▸ Page text:
_ _ _ _ _

It's Friday and we're flying to Cape Town via Johannesburg, passing back across the equator, over Uganda, Kenya, Zambia and Zimbabwe. We just flew by Mount Kilimanjaro. Five more hours in the air followed by a 2-hour layover and a 2-hour flight.
Mt. Kilimanjaro, tallest peak in Africa, from plane window |
Yesterday we woke up to NO hot water, so we had really quick cold showers, and we still had no Internet access. Bob's phone SIM card was accepted this morning and the pin code worked, but there was no cell phone service available and the hotel's Wi-Fi password still didn't connect.
We met Joyce and Bob for breakfast at 8:30, then drove through Addis and the chaotic traffic for an hour northwest to Debre Zeyit (DEB-ra ZET), where we visited their home, their new chapel and met many of the members and missionaries they work with and have become so close to. Can you imagine a city of 9 million people with no traffic lanes and almost no (maybe 5 or 6) traffic lights? We had lunch at the beautiful Kuriftu Resort on one of the many lakes near Debre Zeyit.
Lunch at the Lake View Restaurant at the Kuriftu Resort outside Debre Zeyit |
It was really an amazing and memorable day to observe the Ethiopian people and culture firsthand. We can't even begin to describe all that we saw and experienced in one day! Here are 2 more photos...
At Lake Bishoftu, Pyramid Hotel |
Meetinghouse for Debre Zeyit Branch, built about a year and a half ago |
Luckily, a new expressway opened in September between Addis and Debra Zeyit, allowing us to leave behind the crowded, chaotic, slow and bumpy roads for a very modern, uncrowded freeway for the last half of the trip, at 120 km/hr (80 miles per hour), so we made the whole trip in about an hour, despite a bumper-to bumper start. What a remarkable difference between the old and new roads! The Chinese built the freeway with state-of-the art tools and technology and cheap African labor.

_ _ _ _ _

▸ Given material:
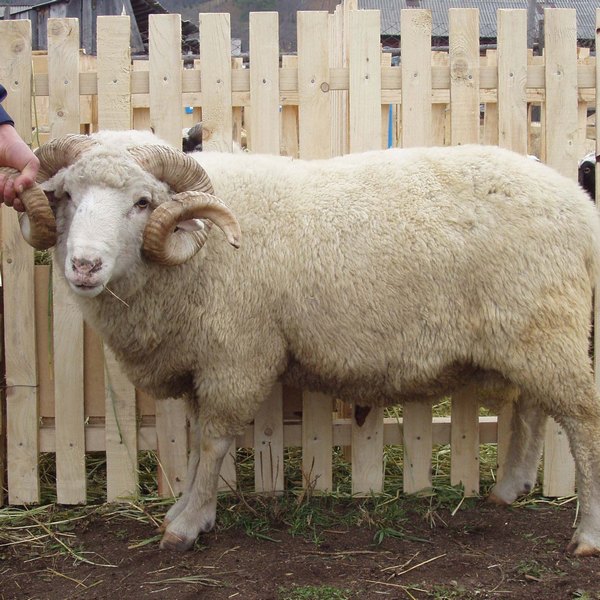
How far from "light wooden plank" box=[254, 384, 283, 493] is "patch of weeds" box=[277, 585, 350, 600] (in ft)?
3.31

_ _ _ _ _

Translate this sentence from the travel journal into Spanish: "We had lunch at the beautiful Kuriftu Resort on one of the many lakes near Debre Zeyit."

▸ Exercise result:
Almorzamos en el hermoso Kuriftu Resort, en uno de los muchos lagos cerca de Debre Zeyit.